──────── DOCUMENT PASSAGE

The NSA and CIA invade, The Watch impresses

Freedom in your apps isn’t free

In a disturbing, infuriating, freedom-challenging move typical of our post-9/11 government, it has been revealed that the NSA (and the GCHQ in the UK) has developed the ability to collect private user data (everything from location to age to sexual preference) from so-called “leaky” apps like Angry Birds.

What’s a “leaky” app? It’s any app that transmits private user information across the Internet. Angry Birds is mentioned in documentation specifically because, thanks to a sly advertising code, it uses algorithms to determine location, sexual orientation, political views, and marital status. While the ostensible goal of codes like these is to better target advertising to the user, they could be exploited by intelligence agencies as the perfect ways to keep tabs on citizens. The NSA and GCHQ have developed processes for extracting this information from iOS as well as Android apps.

If you’re horrified by this, you should be. And you’re not alone; Application Developers Alliance president Jon Potter said, “Uninhibited collection of consumers’ personal data by governments hacking into apps is unacceptable.”

So which apps are at risk? Aside from the present-on-most-phones Angry Birds are similarly ubiquitous apps like Twitter, Facebook, Flickr, and even Google Maps. Far more robust than the information the NSA can already glean from website cookies, the information taken – no, stolen – from your apps will be personal and very telling. While there has been some talk that the laws governing the NSA’s freedom to collect and use information need to be amended, we’re disturbed at these revelations, taken from documents written in 2012. We wonder how much more sophisticated and cunning the NSA has become in the intervening three years. Downloading an app never seemed so Orwellian. 

The CIA joins in

If the revelations about the NSA aren’t enough for you, consider that this week also saw the release of classified CIA documents showing the CIA has, for the past several years, been actively looking for a way to crack the security of iPhones and iPads. And the documents show this was more than a theoretical attack vector; it was in fact a presentation displaying how they had already compromised Apple’s existing tools to infiltrate developers.

────────────────
──────── MATERIAL SHOWN

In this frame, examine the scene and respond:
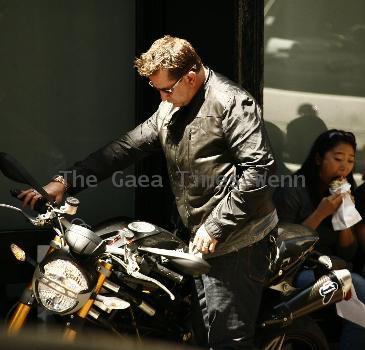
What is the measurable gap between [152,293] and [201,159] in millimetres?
643

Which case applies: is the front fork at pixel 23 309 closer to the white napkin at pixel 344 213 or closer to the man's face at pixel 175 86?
the man's face at pixel 175 86

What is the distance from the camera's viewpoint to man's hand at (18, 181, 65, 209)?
415 centimetres

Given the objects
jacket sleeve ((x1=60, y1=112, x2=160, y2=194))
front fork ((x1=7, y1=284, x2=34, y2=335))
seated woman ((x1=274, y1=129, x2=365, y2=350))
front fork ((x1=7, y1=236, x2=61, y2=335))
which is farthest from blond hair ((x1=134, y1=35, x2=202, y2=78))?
seated woman ((x1=274, y1=129, x2=365, y2=350))

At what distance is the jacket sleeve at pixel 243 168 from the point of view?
13.2ft

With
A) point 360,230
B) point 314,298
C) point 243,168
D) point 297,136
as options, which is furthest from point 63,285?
point 297,136

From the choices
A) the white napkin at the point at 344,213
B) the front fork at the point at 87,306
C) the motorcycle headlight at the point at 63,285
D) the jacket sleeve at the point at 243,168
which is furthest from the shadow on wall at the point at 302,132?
the motorcycle headlight at the point at 63,285

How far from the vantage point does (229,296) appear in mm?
4277

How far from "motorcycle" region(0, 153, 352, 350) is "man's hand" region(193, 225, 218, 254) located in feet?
0.40

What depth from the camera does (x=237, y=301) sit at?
14.1ft

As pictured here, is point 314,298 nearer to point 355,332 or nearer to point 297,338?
point 297,338

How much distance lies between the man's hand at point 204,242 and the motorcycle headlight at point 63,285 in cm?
50

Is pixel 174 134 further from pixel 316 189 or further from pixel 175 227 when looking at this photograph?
pixel 316 189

────────────────

▸ **TASK BRIEF**:
Copy out the app surveillance passage between "If the revelations" and "to infiltrate developers.", inclusive.

▸ **RESULT BELOW**:
If the revelations about the NSA aren’t enough for you, consider that this week also saw the release of classified CIA documents showing the CIA has, for the past several years, been actively looking for a way to crack the security of iPhones and iPads. And the documents show this was more than a theoretical attack vector; it was in fact a presentation displaying how they had already compromised Apple’s existing tools to infiltrate developers.